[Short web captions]
☆ ☆ ☆ ☆ ☆ ☆ ☆

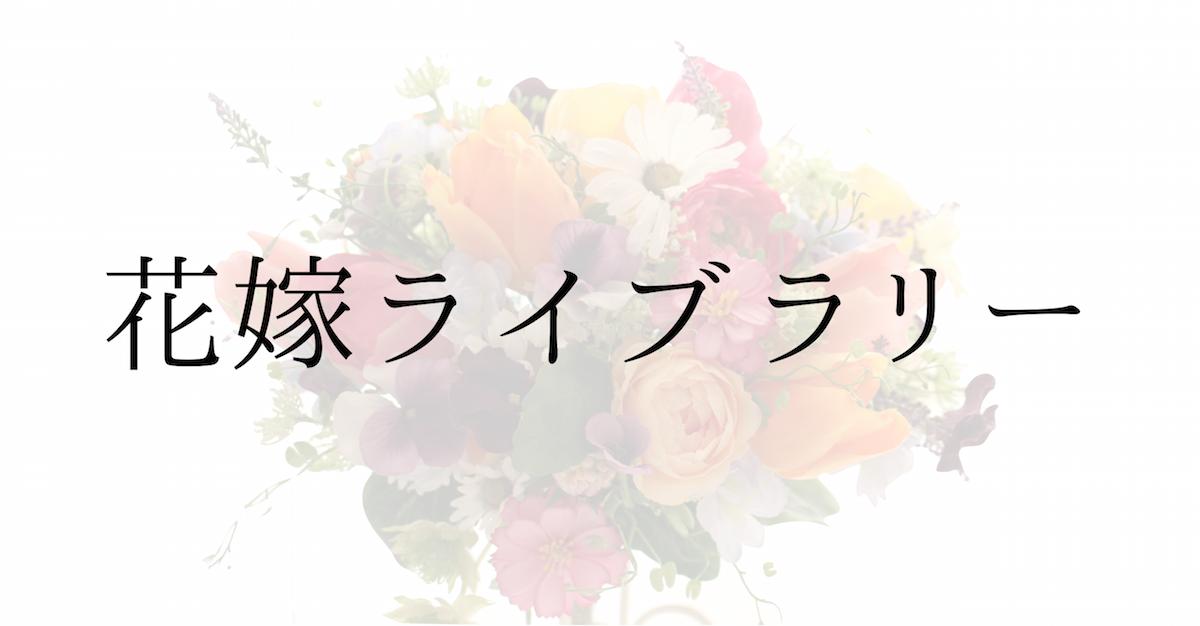 花嫁ライブラリー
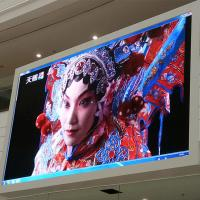 HD Video P8 Full Color LED Display Board , Waterproof Outdoor LED Video Screen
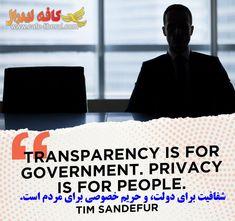 شفافیت برای دولت، و حریم خصوصی برای مردم است. Movies, Movie Posters, Quotes, Films, Film Poster, Cinema, Movie, Film, Movie Quotes
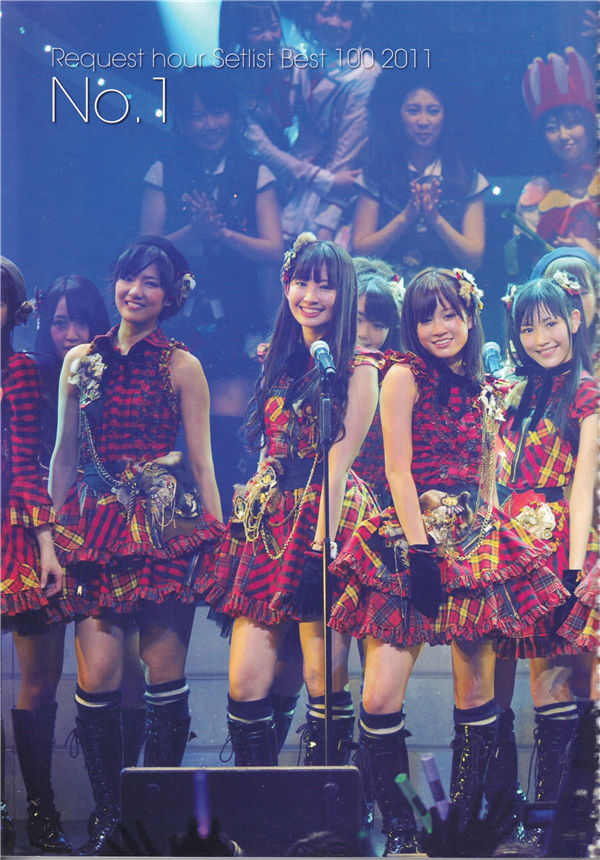 AKB48写真集《AKB48 Request hour Setlist Best 100 2011 Live》高清全本[150P] 日系套图-第6张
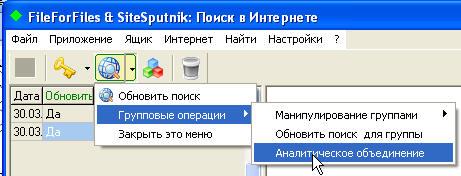 Установка аналитического обновления в SiteSputnik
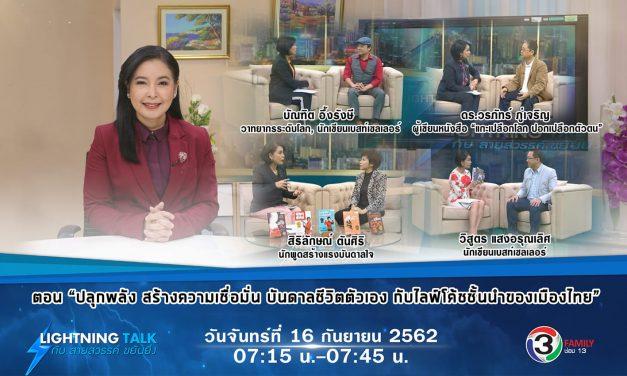 """""""ปลุกพลัง สร้างความเชื่อมั่น บันดาลชีวิตตัวเอง กับไลฟ์โค้ชชั้นนำของเมืองไทย"""""""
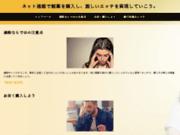 screenshot http://www.copieservice91.com copie service 91, reprographie et impression numérique en essonne 91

☆ ☆ ☆ ☆ ☆ ☆ ☆

** Problem details **
Please write out all the entries above exactly, but leave out the pictures.

** Solution **
 花嫁ライブラリー
 HD Video P8 Full Color LED Display Board , Waterproof Outdoor LED Video Screen
 شفافیت برای دولت، و حریم خصوصی برای مردم است. Movies, Movie Posters, Quotes, Films, Film Poster, Cinema, Movie, Film, Movie Quotes
 AKB48写真集《AKB48 Request hour Setlist Best 100 2011 Live》高清全本[150P] 日系套图-第6张
 Установка аналитического обновления в SiteSputnik
 """""""ปลุกพลัง สร้างความเชื่อมั่น บันดาลชีวิตตัวเอง กับไลฟ์โค้ชชั้นนำของเมืองไทย"""""""
 screenshot http://www.copieservice91.com copie service 91, reprographie et impression numérique en essonne 91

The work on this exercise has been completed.